Paperbound is a strong contender for the most indie game ever made. For instance, it features local-only multiplayer, a feature loved and touted solely by indie game developers. As for the rest of us, well…the lack of online hurts, and even cute euphemisms like “couch multiplayer” don’t change the fact that it’s a missing feature, plain and simple. Paperbound’s Steam page explicitly mentions the game’s lack of online play, so I wouldn’t count on this changing anytime soon.
It’s also got a spread of cameo indie game characters, which I’m ambivalent about. It beats having cameo characters based on YouTube “celebrities,” at least – something we saw most recently in games like Awesomenauts and Speedrunners. Some of the cameos are a little odd, though. Tumblestone, for instance, is a game that hasn’t been released yet, so people probably wouldn’t recognize its representative.
The gameplay is fairly simple: you select a character and a stage, then get to work beating the crap out of everyone else. Characters are largely just skins and your choice doesn’t really change how the game is played. They’ve all got a melee attack, a grenade and a throwing weapon; all of these are instant kills and the latter two are limited use, so matches are generally decided pretty quickly. Melee attacks will reflect throwing weapons back to their origin, allowing for interesting and hilarious tennis-style bounce wars, and it’s possible to retrieve weapons from a missed throw. Grenades, however, ensure death for anyone in the blast radius.
The primary gimmick here is the use of a gravity-flip system a la 2010 indie darling VVVVVV. Tapping jump will reverse gravity for your character, allowing you to land on the ceiling or deftly float through the air. It’s a cute idea, but it makes for a few awkward moments as your movement is relative to the screen, not to your character. If you’re on a wall facing “left” – or up – then you’ll have to press up to keep going in the direction you’re facing and down to go the other way. You’ll eventually get used to this but it’s a bit of a hurdle at first, and the problem is further compounded when you’re dealing with rotating or moving stage elements.

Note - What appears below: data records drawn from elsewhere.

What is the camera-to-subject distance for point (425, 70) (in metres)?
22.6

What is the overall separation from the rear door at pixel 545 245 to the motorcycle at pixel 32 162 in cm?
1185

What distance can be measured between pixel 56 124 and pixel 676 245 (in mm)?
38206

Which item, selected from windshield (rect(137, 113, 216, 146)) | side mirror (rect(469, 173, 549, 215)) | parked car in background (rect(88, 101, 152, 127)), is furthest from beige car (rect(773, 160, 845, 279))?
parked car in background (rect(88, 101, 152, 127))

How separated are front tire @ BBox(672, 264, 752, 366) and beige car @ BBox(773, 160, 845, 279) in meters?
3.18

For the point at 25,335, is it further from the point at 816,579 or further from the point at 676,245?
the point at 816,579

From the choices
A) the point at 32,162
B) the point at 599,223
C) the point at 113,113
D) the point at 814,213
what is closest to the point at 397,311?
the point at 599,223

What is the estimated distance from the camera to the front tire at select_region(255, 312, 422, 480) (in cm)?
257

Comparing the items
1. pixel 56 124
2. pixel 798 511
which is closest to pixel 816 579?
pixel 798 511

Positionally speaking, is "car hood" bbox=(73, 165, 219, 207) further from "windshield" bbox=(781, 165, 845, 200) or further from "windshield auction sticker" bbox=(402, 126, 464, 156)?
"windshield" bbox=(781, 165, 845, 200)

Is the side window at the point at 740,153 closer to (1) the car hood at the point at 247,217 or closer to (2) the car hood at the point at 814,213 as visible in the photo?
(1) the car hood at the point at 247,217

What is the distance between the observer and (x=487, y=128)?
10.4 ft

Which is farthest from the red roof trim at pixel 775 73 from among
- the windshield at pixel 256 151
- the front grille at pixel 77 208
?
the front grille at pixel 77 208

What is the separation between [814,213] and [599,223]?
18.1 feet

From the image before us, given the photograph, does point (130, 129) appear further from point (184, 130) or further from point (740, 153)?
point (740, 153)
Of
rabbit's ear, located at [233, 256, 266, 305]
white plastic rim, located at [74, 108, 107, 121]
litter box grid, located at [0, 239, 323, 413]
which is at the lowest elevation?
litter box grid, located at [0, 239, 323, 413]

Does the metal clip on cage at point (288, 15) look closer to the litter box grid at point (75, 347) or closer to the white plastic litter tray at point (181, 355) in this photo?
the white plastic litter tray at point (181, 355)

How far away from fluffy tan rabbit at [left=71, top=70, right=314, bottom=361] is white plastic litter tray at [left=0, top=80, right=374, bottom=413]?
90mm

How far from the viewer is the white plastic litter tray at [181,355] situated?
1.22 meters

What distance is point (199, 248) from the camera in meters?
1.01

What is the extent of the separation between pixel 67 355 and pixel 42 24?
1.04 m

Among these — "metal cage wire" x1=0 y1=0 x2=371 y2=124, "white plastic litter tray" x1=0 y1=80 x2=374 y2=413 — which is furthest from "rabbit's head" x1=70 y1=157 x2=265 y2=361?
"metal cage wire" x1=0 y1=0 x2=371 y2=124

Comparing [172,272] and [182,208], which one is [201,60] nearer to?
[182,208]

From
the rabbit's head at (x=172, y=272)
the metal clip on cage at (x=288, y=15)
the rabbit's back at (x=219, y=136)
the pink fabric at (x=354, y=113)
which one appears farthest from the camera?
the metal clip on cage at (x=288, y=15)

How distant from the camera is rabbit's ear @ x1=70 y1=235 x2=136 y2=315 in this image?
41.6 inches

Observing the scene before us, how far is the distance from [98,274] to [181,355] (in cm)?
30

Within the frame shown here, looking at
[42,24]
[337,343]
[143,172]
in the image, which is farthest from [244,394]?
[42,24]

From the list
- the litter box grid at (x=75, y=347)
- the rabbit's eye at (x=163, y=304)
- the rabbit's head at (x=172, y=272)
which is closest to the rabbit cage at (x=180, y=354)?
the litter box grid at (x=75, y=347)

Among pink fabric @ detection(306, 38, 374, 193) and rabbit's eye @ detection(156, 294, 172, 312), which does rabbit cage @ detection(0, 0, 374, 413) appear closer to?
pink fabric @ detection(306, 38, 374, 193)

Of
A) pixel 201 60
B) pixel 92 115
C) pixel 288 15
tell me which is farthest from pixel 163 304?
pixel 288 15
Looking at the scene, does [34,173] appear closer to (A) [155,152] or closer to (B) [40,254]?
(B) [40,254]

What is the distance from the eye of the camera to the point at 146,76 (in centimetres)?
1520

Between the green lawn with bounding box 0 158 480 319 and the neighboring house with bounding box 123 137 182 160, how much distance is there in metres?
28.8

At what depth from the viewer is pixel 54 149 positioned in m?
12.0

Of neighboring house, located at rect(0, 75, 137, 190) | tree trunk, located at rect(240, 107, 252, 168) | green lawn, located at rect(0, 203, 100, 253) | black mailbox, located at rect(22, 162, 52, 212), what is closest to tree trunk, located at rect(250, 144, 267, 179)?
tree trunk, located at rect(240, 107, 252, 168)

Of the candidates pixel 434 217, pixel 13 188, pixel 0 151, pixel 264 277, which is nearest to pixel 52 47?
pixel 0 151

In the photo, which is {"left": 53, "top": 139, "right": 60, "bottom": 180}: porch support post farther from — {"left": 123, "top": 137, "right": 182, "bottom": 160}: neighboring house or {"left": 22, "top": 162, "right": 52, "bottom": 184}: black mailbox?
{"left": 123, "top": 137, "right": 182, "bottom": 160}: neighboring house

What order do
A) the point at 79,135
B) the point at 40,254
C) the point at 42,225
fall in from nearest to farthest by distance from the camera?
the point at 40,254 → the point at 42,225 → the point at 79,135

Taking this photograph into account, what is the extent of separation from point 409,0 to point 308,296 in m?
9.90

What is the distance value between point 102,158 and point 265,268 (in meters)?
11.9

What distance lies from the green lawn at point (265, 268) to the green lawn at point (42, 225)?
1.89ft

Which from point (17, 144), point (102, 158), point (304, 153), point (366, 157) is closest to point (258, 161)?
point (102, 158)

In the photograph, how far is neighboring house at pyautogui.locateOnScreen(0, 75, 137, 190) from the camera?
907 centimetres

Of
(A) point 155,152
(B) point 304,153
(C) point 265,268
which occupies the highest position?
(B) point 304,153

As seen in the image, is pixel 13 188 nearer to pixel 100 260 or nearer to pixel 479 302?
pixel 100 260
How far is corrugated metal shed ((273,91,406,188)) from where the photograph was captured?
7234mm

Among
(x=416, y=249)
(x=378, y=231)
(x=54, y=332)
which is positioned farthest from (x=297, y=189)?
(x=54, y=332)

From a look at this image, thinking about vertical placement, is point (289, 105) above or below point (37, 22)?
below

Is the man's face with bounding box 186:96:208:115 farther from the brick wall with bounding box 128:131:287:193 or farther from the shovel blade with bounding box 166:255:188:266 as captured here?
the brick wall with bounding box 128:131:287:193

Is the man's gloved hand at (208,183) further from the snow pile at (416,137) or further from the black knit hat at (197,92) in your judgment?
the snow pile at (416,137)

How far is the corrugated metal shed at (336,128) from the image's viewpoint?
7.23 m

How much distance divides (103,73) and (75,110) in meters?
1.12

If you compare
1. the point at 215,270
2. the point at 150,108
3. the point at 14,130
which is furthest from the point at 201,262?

Speaking of those, there’s a pretty wide and varied selection of stages from different classic books. They vary in size and have differing platforms on which to fight; some of them even have obstacles, like a giant rotating black hole that can crush hapless players. The book theme is endearing, but it’s only kinda-sorta cohesive and the addition of the other indie game characters feels a little disjointed.
By default, a match is won by a player that achieves a certain number of kills, then leaves through a page tear portal that opens up. If they’re killed before leaving, the portal closes and they have to score again before it reopens; if multiple players have reached the goal score, this can lead to a tennis-style tug-of-war. There’s also a more standard survival mode available, as well as capture-the-flag and king-of-the-hill options, though the default proved to be the most entertaining.
Paperbound is simple and cute, and if you’ve got people for local multiplayer it’ll be a good time, I suppose. But chances are if you’re doing local multiplayer you’ve already got better options, and it’s impossible to excuse the lack of online play as anything more than a design flaw. This is unfortunate, as it could certainly work as an online game and would be one I’d recommend from the highest rooftops and mountains.
Similar and superior indie title Lethal League, by comparison, has excellent, lag-free online multiplayer. We’re reaching a point in the growth of the indie games scene where multiplayer-focused games really should offer this feature. As a result, it’s difficult to recommend Paperbound, particularly as a $10 title against Lethal League’s $14.